The dish

Food of a Younger Land.

Admin stuff first: The third episode of the Keith and Jason podcast – yes, I know we need a name – is now available for download. You can also hear my hit from today on the Herd, but Fish must have been out sick since they didn’t play the Law & Order theme music for me.

I’ll be on ESPNEWS via phone at 2 pm EDT and on ESPN Radio’s Baseball Tonight at 7:25 pm EDT.

They’ve posted my quick analysis of the Garko/Barnes trade; I’m hoping my Cape All-Star Game bit will be up shortly.

I downloaded Mark Kurlansky’s The Food of a Younger Land as an audiobook on a whim and ended up with a small gem. Kurlansky’s book contains little of his own writing, but is instead a selection of some of the most interesting pieces from a New Deal-era project called “America Eats,” a collection of food essays by writers in the Federal Writers Project, describing local food traditions and recipes from around the country. The project was never completed and the Writers Project fell apart when World War II came and the job market for writers improved, but the archives are freely available at the Library of Congress.
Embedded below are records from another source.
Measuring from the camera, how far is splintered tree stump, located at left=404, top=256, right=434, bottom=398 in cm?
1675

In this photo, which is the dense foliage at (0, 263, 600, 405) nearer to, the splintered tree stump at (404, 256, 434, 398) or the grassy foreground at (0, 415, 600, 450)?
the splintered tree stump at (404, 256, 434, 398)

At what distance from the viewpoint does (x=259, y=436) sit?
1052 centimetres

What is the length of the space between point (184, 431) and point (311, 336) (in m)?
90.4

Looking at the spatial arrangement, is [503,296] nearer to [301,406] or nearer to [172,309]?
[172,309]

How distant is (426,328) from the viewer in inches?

The most interesting aspect of the book is the list of contributing writers, including many writers who went on to greater fame as novelists, including Eudora Welty, Lyle Saxon, and Nelson Algren, as well as Zora Neale Hurston, who had already had some success as a writer but needed the money and ended up horribly treated in the Florida wing of the Writers Project as a black woman who, in the eyes of the whites running the project, didn’t know her place. (She was paid a fraction of what a comparably experienced white writer received on the project.) Only a short story by Hurston appears in the book, but it’s among the highlights. The recipes are largely not worth your time – they’re inexact and often dated (unless you know where to buy squirrel meat); I’m all for using pork fat, but my limit is well short of what’s required to make many of the southern dishes in the book. The selections are often quirky, like the list of New York lunch-counter slang terms (a “Bay State bum” is a customer who demands a lot of service and leaves no tip) or two pieces on animal “fries” (one pig, one lamb, and even Kurlansky doesn’t explicitly tell you what part of the male animal is put in the fryer), as well as a little poetry, descriptions of Native American feasts, long essays on barbecue, and arguments between regions on who makes the best (insert food type). If you’re into food, it’s worth a skim, although the variety of authors means quality is inconsistent and some of the essays are as dry as others are interesting or funny.